Here are the highlights from the world’s biggest watch releases of the year.

By Allen Farmelo, Carol Besler, Paige Reddinger, Oren Hartov, Victoria Gomelsky, Cait Bazemore, Nick Scott, Justin Fenner 10/04/2024

Watches & Wonders, the world’s largest watch show, is in full swing in Geneva. The highly anticipated cascade of new releases is marked by confident individual brand identities — perhaps a sign that watchmakers are done scrambling through the violent collision of restricted supply and soaring demand for high end watches. All seem to be back on solid footing.

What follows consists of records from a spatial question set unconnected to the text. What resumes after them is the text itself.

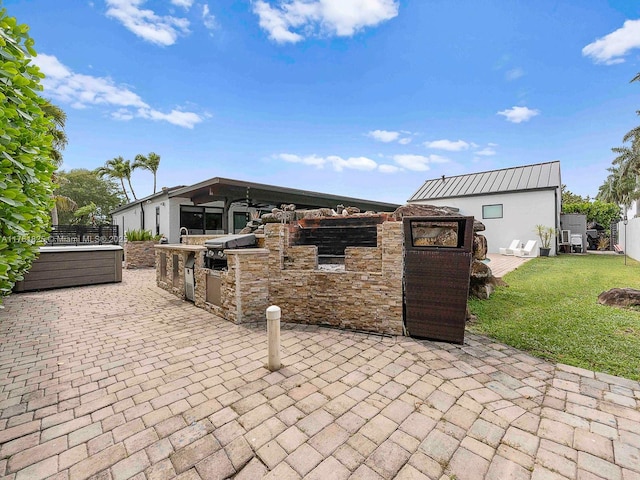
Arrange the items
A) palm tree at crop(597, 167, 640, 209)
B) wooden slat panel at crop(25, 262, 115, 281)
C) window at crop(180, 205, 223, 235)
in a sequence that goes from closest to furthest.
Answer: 1. wooden slat panel at crop(25, 262, 115, 281)
2. window at crop(180, 205, 223, 235)
3. palm tree at crop(597, 167, 640, 209)

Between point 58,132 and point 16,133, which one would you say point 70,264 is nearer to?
point 16,133

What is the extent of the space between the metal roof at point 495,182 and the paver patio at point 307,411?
1727 centimetres

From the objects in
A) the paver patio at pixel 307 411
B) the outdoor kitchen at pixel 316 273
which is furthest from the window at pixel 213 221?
the paver patio at pixel 307 411

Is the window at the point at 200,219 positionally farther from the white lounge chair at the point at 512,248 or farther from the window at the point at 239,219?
the white lounge chair at the point at 512,248

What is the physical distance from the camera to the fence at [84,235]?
15.1m

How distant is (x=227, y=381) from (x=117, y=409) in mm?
956

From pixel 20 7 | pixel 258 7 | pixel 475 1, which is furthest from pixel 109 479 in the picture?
pixel 475 1

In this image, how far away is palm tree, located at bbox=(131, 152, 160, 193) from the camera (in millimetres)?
28741

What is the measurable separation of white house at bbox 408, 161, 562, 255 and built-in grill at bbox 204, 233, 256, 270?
58.5 ft

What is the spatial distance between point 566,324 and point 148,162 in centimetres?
3484

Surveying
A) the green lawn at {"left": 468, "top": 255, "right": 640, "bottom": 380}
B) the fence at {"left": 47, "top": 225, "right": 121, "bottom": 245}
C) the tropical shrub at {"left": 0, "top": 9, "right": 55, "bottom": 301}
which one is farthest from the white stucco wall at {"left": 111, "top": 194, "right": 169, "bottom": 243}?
the green lawn at {"left": 468, "top": 255, "right": 640, "bottom": 380}

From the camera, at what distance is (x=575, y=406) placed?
2.45 m

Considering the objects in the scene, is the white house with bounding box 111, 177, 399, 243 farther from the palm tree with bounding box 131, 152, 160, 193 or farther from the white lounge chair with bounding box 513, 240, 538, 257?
the palm tree with bounding box 131, 152, 160, 193

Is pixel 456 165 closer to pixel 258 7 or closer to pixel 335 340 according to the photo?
pixel 258 7
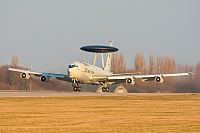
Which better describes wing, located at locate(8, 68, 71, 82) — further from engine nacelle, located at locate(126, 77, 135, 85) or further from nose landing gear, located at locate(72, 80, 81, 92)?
engine nacelle, located at locate(126, 77, 135, 85)

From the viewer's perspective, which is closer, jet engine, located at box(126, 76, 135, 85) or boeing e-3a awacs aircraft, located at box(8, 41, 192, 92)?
boeing e-3a awacs aircraft, located at box(8, 41, 192, 92)

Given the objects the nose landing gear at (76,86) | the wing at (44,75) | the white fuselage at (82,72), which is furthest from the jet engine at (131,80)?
the wing at (44,75)

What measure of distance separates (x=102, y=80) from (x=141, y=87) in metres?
6.63

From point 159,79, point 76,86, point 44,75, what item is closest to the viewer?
point 76,86

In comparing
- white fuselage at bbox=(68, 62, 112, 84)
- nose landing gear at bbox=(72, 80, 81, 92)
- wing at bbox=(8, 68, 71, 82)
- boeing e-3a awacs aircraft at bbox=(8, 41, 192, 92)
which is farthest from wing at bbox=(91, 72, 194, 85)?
wing at bbox=(8, 68, 71, 82)

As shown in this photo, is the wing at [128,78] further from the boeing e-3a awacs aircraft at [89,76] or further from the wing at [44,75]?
the wing at [44,75]

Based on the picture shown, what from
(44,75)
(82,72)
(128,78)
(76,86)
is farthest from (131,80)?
(44,75)

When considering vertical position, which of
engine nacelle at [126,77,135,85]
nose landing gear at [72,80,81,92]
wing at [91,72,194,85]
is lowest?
nose landing gear at [72,80,81,92]

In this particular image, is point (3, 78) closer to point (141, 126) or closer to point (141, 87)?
point (141, 87)

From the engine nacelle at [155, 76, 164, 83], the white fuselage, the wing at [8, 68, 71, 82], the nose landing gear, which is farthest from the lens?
the wing at [8, 68, 71, 82]

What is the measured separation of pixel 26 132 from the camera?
87.5 feet

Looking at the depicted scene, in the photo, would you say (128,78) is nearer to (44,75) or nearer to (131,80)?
(131,80)

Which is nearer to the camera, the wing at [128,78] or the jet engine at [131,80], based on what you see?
the wing at [128,78]

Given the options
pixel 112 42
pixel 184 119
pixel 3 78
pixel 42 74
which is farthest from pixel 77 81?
pixel 184 119
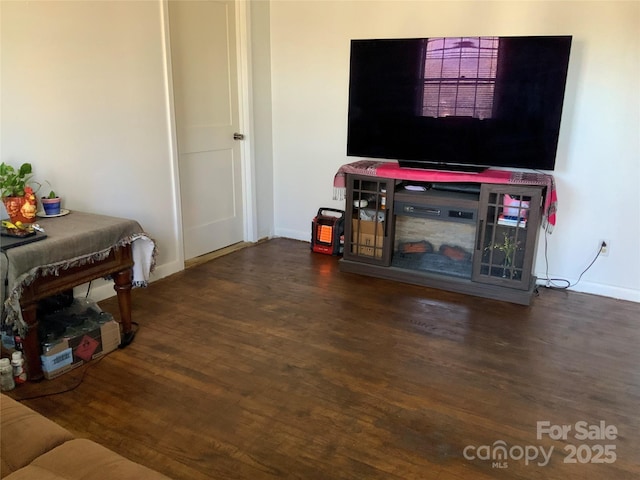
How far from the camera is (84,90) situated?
3.02 m

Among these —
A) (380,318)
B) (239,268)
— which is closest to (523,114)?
(380,318)

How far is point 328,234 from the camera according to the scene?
434 cm

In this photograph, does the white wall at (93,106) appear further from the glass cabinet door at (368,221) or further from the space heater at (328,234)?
the glass cabinet door at (368,221)

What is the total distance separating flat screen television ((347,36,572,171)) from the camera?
327cm

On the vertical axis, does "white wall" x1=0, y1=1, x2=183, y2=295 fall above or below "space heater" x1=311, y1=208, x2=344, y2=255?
above

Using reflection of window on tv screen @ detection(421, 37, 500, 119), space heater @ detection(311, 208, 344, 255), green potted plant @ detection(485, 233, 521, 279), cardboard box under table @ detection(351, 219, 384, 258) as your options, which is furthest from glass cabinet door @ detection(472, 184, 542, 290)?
space heater @ detection(311, 208, 344, 255)

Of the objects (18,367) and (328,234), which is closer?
(18,367)

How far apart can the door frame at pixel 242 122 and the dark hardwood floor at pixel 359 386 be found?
→ 0.74 metres

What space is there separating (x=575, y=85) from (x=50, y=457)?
11.5 ft

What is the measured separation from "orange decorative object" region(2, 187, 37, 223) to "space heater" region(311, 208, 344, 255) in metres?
2.31

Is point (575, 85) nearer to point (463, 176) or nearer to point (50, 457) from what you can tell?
point (463, 176)

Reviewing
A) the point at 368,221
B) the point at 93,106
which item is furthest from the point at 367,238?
the point at 93,106

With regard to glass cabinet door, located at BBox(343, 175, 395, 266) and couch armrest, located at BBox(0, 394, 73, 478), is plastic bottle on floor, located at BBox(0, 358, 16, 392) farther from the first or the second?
glass cabinet door, located at BBox(343, 175, 395, 266)

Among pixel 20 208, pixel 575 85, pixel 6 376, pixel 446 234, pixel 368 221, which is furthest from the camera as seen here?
pixel 446 234
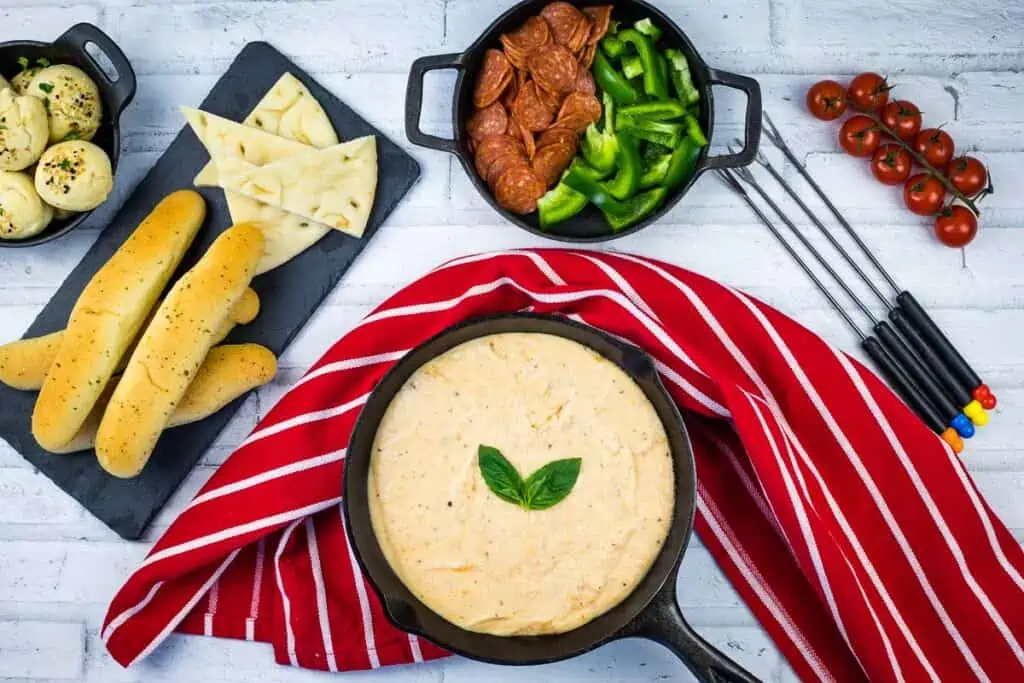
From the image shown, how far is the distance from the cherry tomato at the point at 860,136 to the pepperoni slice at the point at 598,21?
2.01ft

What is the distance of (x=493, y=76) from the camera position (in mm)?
2328

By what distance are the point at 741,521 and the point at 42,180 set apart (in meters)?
1.73

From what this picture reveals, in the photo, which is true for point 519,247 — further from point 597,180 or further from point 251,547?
point 251,547

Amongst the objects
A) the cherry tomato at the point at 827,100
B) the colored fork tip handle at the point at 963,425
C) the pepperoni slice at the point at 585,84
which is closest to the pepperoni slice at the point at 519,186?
the pepperoni slice at the point at 585,84

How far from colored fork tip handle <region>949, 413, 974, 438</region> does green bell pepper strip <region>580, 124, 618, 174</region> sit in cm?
96

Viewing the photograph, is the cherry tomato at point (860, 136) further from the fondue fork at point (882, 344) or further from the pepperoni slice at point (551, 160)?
the pepperoni slice at point (551, 160)

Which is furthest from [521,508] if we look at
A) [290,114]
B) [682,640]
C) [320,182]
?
[290,114]

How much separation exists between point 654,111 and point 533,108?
0.27m

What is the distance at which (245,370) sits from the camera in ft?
7.63

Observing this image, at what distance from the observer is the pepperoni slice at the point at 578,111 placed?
2.31 m

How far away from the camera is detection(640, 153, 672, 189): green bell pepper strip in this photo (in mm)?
2322

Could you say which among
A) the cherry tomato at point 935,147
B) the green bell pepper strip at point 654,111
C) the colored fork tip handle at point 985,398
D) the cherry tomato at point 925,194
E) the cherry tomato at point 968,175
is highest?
the green bell pepper strip at point 654,111

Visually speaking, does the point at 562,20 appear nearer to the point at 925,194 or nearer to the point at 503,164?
the point at 503,164

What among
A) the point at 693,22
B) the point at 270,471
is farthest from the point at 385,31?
the point at 270,471
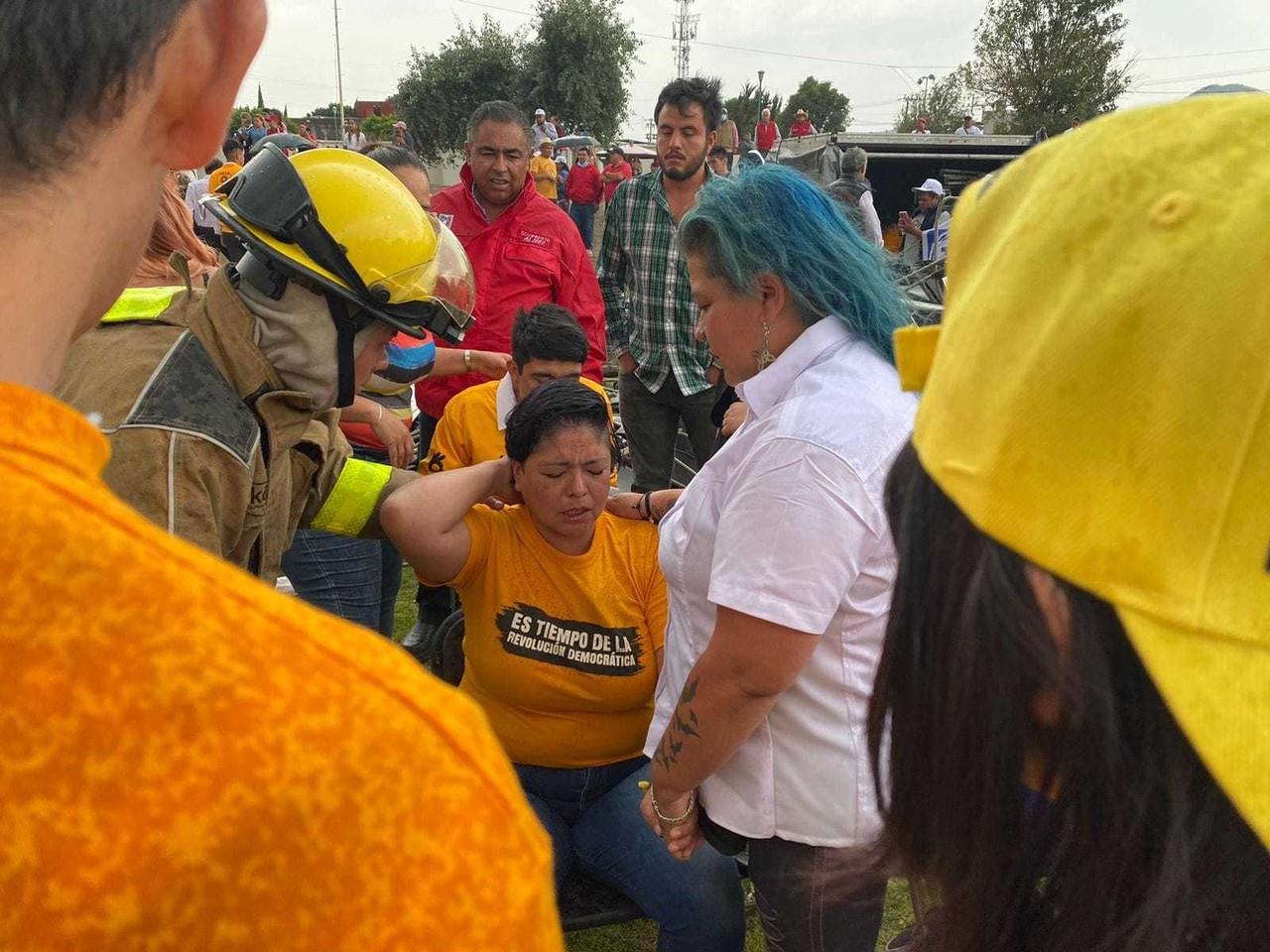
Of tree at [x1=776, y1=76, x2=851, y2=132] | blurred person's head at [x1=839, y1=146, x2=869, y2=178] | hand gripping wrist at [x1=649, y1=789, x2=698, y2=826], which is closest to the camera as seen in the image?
hand gripping wrist at [x1=649, y1=789, x2=698, y2=826]

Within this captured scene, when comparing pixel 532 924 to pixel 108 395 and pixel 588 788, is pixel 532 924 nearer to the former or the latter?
pixel 108 395

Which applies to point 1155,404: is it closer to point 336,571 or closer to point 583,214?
point 336,571

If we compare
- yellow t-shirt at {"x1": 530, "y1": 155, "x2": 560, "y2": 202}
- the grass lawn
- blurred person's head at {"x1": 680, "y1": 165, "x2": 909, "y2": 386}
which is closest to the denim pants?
the grass lawn

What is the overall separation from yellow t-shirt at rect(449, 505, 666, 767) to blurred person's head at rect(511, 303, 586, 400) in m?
1.07

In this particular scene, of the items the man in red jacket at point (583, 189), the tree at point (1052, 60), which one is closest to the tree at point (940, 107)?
the tree at point (1052, 60)

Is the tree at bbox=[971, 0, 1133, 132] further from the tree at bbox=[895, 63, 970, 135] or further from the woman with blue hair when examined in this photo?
the woman with blue hair

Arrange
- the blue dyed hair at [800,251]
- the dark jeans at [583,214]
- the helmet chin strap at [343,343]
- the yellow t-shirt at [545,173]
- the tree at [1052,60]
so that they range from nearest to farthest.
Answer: the helmet chin strap at [343,343] < the blue dyed hair at [800,251] < the yellow t-shirt at [545,173] < the dark jeans at [583,214] < the tree at [1052,60]

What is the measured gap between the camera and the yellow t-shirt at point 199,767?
511 mm

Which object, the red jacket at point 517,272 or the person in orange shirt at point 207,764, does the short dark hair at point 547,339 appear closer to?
the red jacket at point 517,272

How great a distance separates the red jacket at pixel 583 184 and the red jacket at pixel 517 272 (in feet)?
45.4

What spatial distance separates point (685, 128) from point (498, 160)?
1020mm

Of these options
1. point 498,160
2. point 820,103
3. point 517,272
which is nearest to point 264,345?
point 517,272

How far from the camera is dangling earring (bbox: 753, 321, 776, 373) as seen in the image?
2217 millimetres

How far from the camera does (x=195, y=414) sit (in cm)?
174
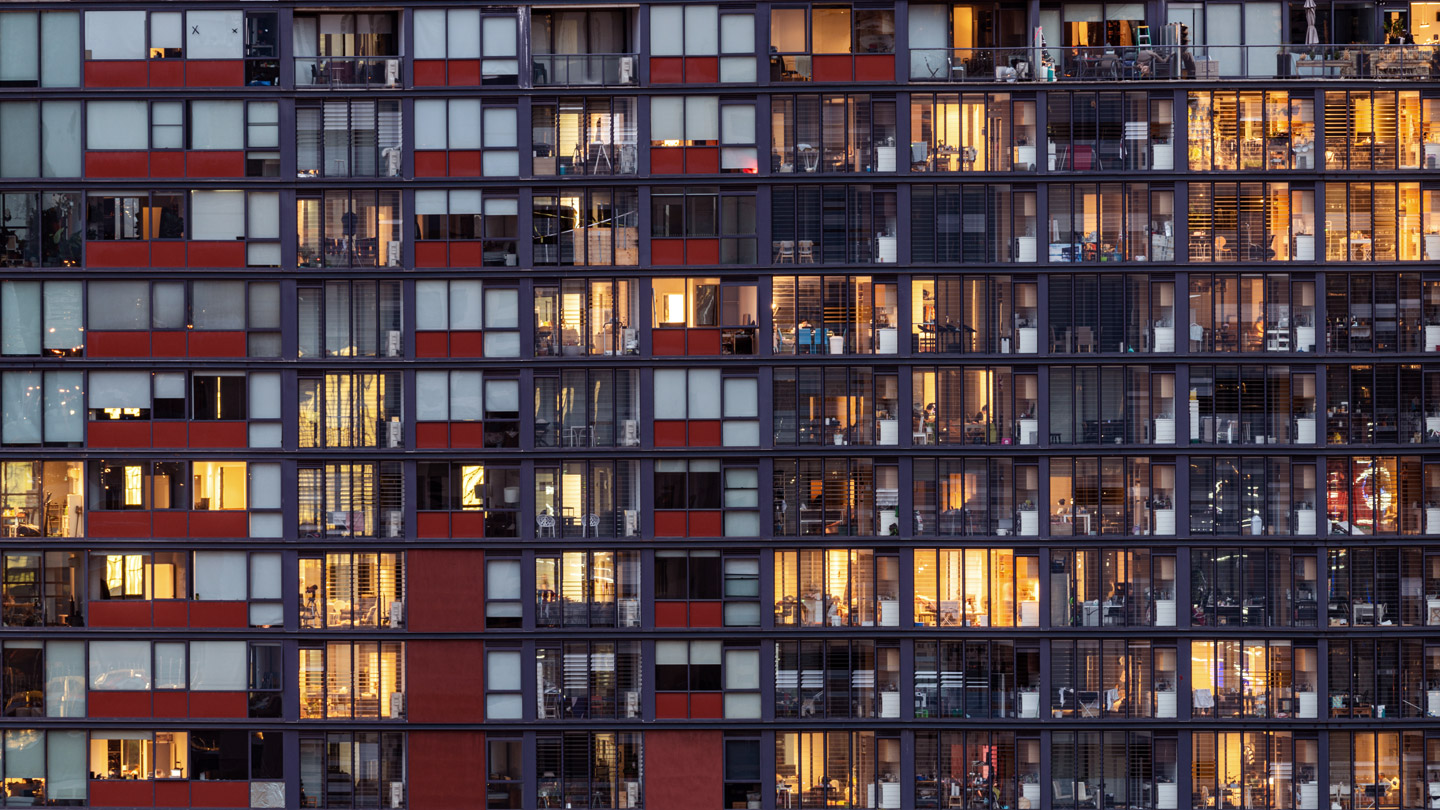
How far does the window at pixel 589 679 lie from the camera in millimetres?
37344

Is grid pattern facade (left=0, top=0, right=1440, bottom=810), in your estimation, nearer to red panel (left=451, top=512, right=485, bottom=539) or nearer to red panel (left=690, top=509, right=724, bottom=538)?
red panel (left=451, top=512, right=485, bottom=539)

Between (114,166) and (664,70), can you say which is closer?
(664,70)

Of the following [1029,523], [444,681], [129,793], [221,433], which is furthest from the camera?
[129,793]

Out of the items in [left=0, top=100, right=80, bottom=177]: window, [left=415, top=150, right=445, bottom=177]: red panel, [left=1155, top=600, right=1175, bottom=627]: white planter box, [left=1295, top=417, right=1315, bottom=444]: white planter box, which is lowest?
[left=1155, top=600, right=1175, bottom=627]: white planter box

Steady confidence is a good thing. Consider Jaeger-LeCoultre offering up traditionally styled grand complications or Vacheron Constantin revamping the classic Patrimony with smaller cases and vintage-inspired radially brushed dials. Consider TAG Heuer celebrating the 55th anniversary of the square Monaco with a skeletonized flyback confidently priced at US$183,000, or Moser similarly showing off a fascinating skeletonized tourbillon in its distinctive 40 mm Streamliner at US$86,900. IWC has leaned hard into their traditionally styled Portugieser line, including an astounding Eternal Calendar complication. We find the storied French houses of Cartier, Chanel and Hermes blurring the lines between jewelry and watchmaking with the technical prowess and artistic whimsy that originally earned these brands their exalted place in the hearts and minds of sophisticated aesthetes. Confidence abounds in 2024.

We could go on and on with examples, but the watches below will demonstrate that for 2024 the big watch brands dared to be themselves, which appears to have given them the confidence to take some seriously compelling horological risks. We have separate coverage of off-show releases and, of course, Patek and Rolex, so keep and eye out for those.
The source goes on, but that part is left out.